Le Parti vert du Québec (PVQ) fait face à une nouvelle crise. Cinq mois à peine après s'être donné un nouveau chef, la formation écologiste doit composer désormais avec le départ précipité de son président, Brian Gibb.

L'homme vient de claquer la porte du conseil exécutif en raison d'importantes divergences d'opinion avec les hautes sphères du PVQ, a appris Le Devoir. Qualifié «d'inattendu» par l'actuel chef des verts, Guy Rainville, ce geste ne devrait toutefois pas compromettre, selon lui, la croissance prévue de son parti à l'aube d'un éventuel déclenchement d'un scrutin provincial.

Selon nos informations, Brian Gibb a fait part mardi soir dernier aux membres de l'exécutif de son intention de quitter ses fonctions de président. Il avait été élu à ce poste par le conseil national du PVQ en mars dernier. D'importantes frustrations engendrées dans les derniers mois par des prises de position et gestes récents du chef seraient à l'origine de ce départ, a indiqué une source proche de la direction du parti tout en évoquant le ton colérique de la lettre de démission du président.

Joint hier par Le Devoir, Guy Rainville a confirmé que des «visions différentes des choses» ont amené le président du PVQ à tirer subitement sa révérence. «Ce sont des choses qui arrivent, a-t-il indiqué. Cela fait partie de la vie d'une formation politique. Mais la vie continue, et je suis optimiste en l'avenir.»

La goutte...

En début de semaine, les tensions entre les deux hommes se sont exprimées sur la place publique alors que Guy Rainville a nié, par voie de communiqué, son appui à la candidate du NPD, Francine Boivin, dans la circonscription de Gatineau, «contrairement à ce qu'a laissé entendre Jack Layton lors de son passage dans la circonscription», pouvait-on lire. Dans les faits, quelques jours plus tôt, c'est plutôt M. Gibb qui avait soutenu publiquement la candidature de la néodémocrate. Le démenti de M. Rainville aura été la «goutte qui a fait déborder le vase», le geste du chef ayant été jugé «peu élégant» dans les circonstances, dit-on en coulisse.

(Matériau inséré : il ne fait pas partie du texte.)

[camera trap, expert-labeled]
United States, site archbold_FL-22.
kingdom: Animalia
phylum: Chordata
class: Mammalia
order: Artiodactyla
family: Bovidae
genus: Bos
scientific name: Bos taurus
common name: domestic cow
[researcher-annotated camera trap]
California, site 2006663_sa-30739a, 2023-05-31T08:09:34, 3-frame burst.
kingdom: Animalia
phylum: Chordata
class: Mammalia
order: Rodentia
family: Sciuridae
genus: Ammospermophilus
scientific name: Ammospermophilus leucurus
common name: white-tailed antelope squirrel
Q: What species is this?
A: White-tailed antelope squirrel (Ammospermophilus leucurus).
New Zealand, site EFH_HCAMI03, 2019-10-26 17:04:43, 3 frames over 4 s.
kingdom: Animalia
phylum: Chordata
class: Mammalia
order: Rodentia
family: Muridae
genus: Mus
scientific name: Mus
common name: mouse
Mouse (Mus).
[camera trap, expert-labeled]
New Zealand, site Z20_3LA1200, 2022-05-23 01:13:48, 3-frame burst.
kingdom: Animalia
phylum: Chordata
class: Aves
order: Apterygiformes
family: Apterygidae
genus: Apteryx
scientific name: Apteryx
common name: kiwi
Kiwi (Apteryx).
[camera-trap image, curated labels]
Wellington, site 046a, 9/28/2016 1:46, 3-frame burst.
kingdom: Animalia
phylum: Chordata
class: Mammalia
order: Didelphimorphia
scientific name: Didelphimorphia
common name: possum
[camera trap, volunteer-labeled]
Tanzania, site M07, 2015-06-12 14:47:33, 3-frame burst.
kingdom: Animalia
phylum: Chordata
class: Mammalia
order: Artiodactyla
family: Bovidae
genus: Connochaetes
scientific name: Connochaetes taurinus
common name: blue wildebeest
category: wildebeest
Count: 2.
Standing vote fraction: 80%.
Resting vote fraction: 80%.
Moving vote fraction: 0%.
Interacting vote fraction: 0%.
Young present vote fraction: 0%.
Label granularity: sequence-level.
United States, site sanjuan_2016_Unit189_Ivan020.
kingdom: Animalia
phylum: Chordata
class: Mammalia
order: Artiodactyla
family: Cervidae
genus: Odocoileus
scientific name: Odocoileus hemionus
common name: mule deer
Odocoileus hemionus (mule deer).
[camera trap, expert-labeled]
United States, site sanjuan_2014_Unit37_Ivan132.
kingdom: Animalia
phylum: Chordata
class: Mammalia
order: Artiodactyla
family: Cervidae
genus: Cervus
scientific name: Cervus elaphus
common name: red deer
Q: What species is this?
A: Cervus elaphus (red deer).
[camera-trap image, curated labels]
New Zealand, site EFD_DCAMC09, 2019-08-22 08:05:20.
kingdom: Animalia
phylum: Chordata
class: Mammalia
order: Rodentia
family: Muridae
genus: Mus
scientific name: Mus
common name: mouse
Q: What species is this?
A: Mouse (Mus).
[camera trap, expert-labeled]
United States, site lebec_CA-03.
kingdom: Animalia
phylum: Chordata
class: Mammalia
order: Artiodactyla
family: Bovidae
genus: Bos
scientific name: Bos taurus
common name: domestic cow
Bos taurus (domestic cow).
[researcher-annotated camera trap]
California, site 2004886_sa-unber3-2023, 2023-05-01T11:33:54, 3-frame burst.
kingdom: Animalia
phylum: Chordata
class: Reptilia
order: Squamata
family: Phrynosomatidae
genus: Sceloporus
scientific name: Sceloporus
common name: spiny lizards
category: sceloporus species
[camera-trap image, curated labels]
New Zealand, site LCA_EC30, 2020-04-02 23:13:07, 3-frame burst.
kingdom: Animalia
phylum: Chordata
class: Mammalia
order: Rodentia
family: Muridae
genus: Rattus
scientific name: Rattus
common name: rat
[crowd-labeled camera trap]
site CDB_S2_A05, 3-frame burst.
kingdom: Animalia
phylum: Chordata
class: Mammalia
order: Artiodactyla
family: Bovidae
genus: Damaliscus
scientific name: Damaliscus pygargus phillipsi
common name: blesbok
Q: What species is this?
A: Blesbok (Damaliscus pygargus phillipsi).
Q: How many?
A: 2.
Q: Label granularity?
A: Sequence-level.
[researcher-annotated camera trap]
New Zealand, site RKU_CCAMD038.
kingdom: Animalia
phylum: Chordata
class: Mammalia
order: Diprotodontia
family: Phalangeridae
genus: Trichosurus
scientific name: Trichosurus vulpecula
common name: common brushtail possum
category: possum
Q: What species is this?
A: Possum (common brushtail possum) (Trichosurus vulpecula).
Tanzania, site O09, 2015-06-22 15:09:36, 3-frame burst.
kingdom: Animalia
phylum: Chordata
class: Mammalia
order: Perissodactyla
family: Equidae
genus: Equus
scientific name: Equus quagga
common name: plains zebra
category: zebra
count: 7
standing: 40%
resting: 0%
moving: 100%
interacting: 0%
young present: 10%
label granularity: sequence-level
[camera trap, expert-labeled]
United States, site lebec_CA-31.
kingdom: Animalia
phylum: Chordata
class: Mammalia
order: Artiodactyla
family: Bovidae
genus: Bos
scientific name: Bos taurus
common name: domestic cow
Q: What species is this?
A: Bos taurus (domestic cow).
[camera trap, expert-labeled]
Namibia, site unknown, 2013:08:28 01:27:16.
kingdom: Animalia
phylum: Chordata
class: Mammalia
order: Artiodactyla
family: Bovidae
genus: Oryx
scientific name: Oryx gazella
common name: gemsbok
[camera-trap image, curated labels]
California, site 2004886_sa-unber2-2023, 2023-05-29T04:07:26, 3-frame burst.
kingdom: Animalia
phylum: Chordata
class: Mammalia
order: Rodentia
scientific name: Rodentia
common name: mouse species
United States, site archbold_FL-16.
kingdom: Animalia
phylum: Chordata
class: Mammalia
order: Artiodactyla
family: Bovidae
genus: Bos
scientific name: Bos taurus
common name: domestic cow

Cette autre turbulence traversée par le PVQ fait suite aux tensions engendrées ce printemps par la course surprise à la direction commandée par Guy Rainville alors que le leadership de l'ancien chef Scott

McKay n'avait pas été formellement remis en question. L'ex-conseiller municipal avait même amené ses troupes à un niveau record d'appui lors des élections générales de 2007 en récoltant près de 4 % des suffrages. À l'époque, M. Gibb faisait partie de la garde rapprochée de M. McKay.